Numerical simulations of laminar burning velocities of a major volatile organic compound involved in accelerating forest fires

• Published in: Applied thermal engineering Vol. 51; no. 1-2; pp. 670 - 676
• Main Authors: Renane, R., Chetehouna, K., Séro-Guillaume, O., Nour, A., Rudz, S.
• Format: Journal Article
• Language: English
• Published: Kidlington Elsevier Ltd 01.03.2013; Elsevier
• Subjects: Accelerating forest fire; CFD; Combustion; Computer simulation; Earth, ocean, space; Engineering Sciences; Equivalence ratio; Exact sciences and technology; External geophysics; FDS code; Fuels; Geophysics. Techniques, methods, instrumentation and models; Laminar; Laminar burning velocity; Premixed flames; Propane; VOC; Volatile organic compounds; CFD; VOC; Accelerating forest fire; FDS code; Laminar burning velocity; Combustion chamber; volatile organic compounds; digital simulation; Forest fire
• ISSN: 1359-4311; 1873-5606
• DOI: 10.1016/j.applthermaleng.2012.10.014

This paper is dedicated to a first approach for the study of the so called eruptive fires or accelerating forest fires.

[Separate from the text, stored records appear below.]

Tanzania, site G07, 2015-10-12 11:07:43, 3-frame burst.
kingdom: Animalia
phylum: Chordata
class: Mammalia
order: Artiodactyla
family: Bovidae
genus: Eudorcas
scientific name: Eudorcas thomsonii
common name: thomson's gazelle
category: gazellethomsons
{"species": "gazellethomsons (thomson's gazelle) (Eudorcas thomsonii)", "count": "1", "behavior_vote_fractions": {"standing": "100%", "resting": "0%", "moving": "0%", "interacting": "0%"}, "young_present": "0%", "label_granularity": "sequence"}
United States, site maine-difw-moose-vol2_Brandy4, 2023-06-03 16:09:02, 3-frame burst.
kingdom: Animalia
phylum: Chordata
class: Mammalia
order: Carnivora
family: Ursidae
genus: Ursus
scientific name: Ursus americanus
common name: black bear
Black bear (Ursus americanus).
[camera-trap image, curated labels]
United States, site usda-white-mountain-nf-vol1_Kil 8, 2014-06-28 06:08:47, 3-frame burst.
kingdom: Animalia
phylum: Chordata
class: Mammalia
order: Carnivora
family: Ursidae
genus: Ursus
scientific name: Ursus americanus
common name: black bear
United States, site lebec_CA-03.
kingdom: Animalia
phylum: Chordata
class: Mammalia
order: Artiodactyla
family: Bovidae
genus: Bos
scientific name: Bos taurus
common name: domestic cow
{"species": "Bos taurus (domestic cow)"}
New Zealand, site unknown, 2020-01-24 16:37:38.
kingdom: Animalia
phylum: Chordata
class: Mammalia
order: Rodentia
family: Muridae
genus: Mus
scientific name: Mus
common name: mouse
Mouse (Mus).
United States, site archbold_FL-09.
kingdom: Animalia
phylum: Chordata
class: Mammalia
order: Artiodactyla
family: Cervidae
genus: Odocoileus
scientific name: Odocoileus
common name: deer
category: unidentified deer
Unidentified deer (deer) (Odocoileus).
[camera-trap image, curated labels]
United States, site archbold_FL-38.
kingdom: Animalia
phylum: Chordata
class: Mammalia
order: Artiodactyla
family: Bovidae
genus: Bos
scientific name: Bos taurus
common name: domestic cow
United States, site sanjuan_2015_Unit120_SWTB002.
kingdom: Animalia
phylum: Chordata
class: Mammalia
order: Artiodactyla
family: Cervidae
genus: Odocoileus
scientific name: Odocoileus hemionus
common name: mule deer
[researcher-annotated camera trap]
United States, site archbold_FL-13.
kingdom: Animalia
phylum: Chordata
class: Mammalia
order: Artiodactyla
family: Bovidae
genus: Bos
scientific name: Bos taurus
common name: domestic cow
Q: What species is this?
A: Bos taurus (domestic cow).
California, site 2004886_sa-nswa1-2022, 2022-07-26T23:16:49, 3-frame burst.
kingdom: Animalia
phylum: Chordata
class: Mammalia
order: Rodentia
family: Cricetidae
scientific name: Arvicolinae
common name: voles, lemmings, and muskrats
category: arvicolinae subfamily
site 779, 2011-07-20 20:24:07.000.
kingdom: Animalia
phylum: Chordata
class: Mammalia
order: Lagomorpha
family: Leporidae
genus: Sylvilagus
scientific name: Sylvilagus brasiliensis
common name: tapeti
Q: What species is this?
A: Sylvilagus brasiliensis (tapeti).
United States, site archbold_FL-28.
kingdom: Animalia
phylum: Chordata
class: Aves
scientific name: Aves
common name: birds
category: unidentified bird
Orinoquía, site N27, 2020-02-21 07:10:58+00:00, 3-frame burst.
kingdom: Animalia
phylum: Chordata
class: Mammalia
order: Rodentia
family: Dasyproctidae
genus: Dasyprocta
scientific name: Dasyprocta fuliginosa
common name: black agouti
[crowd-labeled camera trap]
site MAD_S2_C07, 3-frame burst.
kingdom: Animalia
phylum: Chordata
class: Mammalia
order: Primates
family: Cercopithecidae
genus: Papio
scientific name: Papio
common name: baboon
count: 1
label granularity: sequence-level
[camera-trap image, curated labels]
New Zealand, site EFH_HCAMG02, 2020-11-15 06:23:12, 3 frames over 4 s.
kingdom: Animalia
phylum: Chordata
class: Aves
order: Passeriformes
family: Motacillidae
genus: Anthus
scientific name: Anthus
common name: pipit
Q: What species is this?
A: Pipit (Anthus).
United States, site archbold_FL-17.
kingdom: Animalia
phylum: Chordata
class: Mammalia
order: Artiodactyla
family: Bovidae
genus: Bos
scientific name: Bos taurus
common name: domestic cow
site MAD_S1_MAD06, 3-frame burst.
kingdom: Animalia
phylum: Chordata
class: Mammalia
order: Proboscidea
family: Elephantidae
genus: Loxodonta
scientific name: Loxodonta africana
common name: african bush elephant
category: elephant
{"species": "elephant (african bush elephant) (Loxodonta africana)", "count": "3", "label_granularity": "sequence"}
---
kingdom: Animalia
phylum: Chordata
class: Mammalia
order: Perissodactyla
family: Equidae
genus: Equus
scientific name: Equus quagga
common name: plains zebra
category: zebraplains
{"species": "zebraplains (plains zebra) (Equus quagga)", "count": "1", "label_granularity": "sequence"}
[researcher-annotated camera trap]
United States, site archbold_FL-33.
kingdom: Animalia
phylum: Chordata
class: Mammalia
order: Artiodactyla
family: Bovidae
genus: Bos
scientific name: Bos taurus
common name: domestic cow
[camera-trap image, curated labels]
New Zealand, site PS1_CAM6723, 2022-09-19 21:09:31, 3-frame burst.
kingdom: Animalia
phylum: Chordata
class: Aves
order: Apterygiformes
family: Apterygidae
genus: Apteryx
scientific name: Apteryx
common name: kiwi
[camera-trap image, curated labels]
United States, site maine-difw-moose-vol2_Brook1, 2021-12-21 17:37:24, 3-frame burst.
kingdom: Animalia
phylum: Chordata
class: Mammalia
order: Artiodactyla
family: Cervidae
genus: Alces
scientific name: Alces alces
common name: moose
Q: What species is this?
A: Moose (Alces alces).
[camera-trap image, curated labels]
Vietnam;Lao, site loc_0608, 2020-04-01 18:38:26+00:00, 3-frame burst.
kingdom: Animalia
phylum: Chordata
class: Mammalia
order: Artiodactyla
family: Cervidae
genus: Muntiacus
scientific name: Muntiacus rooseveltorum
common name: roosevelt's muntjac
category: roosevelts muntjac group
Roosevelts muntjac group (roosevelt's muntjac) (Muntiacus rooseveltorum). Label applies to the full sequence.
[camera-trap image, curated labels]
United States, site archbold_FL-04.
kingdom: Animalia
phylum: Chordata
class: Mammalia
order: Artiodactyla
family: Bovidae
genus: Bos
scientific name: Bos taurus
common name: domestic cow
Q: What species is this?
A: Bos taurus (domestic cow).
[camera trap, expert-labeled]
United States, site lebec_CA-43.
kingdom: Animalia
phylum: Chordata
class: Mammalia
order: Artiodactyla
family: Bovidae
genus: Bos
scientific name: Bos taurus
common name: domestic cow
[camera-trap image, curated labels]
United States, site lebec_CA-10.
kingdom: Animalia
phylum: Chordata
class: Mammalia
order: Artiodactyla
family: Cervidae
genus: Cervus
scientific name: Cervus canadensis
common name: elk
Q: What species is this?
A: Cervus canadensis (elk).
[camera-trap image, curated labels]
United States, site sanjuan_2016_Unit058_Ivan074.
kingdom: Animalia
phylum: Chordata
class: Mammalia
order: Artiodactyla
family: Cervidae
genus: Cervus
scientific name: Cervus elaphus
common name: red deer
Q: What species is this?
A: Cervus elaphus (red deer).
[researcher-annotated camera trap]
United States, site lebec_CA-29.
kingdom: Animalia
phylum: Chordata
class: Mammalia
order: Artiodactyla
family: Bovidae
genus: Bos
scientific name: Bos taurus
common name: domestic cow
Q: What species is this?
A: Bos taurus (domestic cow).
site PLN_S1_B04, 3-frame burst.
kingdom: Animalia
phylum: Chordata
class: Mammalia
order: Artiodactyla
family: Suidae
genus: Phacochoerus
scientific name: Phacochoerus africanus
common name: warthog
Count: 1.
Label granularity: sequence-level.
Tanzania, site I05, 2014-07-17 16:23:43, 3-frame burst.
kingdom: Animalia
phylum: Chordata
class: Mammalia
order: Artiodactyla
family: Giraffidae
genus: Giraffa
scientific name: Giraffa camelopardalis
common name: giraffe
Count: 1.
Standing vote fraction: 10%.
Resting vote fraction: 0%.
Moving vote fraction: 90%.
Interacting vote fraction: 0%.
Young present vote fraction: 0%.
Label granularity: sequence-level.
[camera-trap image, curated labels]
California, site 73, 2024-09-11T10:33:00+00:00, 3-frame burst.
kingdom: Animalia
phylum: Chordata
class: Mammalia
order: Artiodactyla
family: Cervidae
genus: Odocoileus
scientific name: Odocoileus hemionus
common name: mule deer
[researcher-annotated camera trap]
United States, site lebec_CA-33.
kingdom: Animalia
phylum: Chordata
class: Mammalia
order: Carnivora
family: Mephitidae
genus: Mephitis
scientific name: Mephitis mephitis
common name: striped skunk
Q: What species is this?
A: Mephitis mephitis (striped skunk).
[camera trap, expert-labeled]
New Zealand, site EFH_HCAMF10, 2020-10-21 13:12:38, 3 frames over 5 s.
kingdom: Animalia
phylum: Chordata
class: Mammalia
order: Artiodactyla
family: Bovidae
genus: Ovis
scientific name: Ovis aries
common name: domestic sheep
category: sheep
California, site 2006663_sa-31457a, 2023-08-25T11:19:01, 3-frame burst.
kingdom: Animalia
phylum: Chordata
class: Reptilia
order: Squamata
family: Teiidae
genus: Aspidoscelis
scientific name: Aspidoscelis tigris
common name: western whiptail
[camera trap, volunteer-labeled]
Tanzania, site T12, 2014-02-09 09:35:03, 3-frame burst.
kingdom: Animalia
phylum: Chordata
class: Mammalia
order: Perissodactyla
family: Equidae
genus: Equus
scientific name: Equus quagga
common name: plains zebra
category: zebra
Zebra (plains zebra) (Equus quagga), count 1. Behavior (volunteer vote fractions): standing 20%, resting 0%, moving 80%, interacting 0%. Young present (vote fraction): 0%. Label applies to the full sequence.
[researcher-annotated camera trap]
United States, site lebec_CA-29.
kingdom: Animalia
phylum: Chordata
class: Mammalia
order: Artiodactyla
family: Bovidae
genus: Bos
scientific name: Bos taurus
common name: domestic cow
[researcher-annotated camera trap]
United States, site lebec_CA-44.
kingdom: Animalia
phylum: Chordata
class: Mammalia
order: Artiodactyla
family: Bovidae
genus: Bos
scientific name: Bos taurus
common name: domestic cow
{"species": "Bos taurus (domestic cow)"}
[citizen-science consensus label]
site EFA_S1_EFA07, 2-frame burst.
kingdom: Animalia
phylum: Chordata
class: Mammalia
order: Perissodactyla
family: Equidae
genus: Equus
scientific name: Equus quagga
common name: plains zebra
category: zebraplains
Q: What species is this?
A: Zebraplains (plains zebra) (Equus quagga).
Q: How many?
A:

It is a preliminary work to test the hypothesis of Volatile Organic Compounds (VOCs) accumulation as the cause of this phenomenon. In this work we explore the ability of the numerical code Fire Dynamics Simulator (FDS-v5.5) to simulate premixed flame spread. In a first part the burning velocities of propane/air and n-decane/air mixtures are calculated for different initial temperatures and equivalence ratio (0.7–1.3) at atmospheric pressure using a cylindrical combustion chamber. The preheat temperatures range for propane and n-decane fuels are respectively 300–423 K and 360–470 K. In a second part, the laminar burning speeds of the α-pinene, which is the main VOC emitted by Mediterranean vegetal species, is simulated for the same equivalence ratio and initial temperatures 373–453 K. The obtained results of these three fuels are compared to the experimental and computed results of the literature. These comparisons demonstrate the ability of FDS-v5.5 to deliver reliable predictions on laminar burning velocities of premixed flames. ► Laminar burning speeds of three fuels are computed by a CFD code. ► Results are in good agreement with numerical and measured data of literature. ► Three power laws are given as functions of temperature and equivalence ratio.